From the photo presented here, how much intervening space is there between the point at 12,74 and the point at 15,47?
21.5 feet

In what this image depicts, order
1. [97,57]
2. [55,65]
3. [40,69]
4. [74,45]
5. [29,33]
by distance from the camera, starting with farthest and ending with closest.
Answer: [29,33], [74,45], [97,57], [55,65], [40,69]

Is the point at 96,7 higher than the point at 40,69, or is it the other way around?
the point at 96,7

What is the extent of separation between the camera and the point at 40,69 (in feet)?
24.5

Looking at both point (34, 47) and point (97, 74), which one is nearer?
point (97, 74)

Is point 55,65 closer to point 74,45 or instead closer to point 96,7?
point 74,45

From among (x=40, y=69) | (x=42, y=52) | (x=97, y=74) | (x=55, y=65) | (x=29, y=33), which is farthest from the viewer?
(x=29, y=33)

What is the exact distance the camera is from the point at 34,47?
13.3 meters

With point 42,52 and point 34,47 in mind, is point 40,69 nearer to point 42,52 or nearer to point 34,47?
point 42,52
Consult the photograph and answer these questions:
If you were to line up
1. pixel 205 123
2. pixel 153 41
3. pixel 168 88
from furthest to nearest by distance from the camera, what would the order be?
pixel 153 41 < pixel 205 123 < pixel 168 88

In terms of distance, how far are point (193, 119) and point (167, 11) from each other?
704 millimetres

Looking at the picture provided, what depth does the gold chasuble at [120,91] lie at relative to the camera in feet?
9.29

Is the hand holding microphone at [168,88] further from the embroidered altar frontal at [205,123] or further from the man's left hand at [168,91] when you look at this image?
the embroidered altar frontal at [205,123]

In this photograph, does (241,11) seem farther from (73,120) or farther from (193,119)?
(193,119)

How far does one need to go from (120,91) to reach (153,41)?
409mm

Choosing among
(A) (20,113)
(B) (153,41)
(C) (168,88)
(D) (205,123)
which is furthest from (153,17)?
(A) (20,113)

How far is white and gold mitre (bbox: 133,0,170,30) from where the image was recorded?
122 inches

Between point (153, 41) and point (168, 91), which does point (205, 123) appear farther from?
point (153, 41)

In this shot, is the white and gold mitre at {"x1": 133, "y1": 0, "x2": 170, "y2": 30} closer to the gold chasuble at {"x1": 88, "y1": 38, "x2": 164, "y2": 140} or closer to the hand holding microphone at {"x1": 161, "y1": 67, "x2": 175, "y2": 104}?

▶ _Work required_
With both ends included, please retype exactly the lines from the line containing "Is point 55,65" to the final line of the data.

▶ _Solution to this problem_
Is point 55,65 closer to point 74,45 or instead closer to point 96,7?
point 74,45

From among (x=40, y=69) | (x=42, y=52) | (x=97, y=74) | (x=55, y=65) | (x=29, y=33), which is farthest from the viewer?
(x=29, y=33)

What is the exact distance the camera is from the point at 34,47?
13.3 meters

With point 42,52 and point 34,47 in mind, is point 40,69 nearer to point 42,52 or nearer to point 34,47?
point 42,52
Consult the photograph and answer these questions:
If you were to line up
1. pixel 205 123
2. pixel 153 41
3. pixel 168 88
from furthest to nearest by distance from the camera, what would the order be?
pixel 153 41 < pixel 205 123 < pixel 168 88

In terms of distance, how far are point (193, 119) and point (167, 11) from each other?
704 millimetres

Looking at the picture provided, what depth does the gold chasuble at [120,91] lie at relative to the camera in feet?
9.29

Is the hand holding microphone at [168,88] further from the embroidered altar frontal at [205,123] or further from the man's left hand at [168,91] when you look at this image?
the embroidered altar frontal at [205,123]

In this photograph, does (241,11) seem farther from (73,120) or farther from (193,119)?
(193,119)

How far does one need to go from (120,91) to reach (153,41)?
409mm

Choosing among
(A) (20,113)
(B) (153,41)
(C) (168,88)
(D) (205,123)
which is furthest from (153,17)?
(A) (20,113)

How far is white and gold mitre (bbox: 133,0,170,30) from where the image was recorded?
122 inches

Between point (153, 41) and point (168, 91), which does point (205, 123) appear farther from?
point (153, 41)

In this shot, is the white and gold mitre at {"x1": 133, "y1": 0, "x2": 170, "y2": 30} closer to the gold chasuble at {"x1": 88, "y1": 38, "x2": 164, "y2": 140} or closer to the hand holding microphone at {"x1": 161, "y1": 67, "x2": 175, "y2": 104}?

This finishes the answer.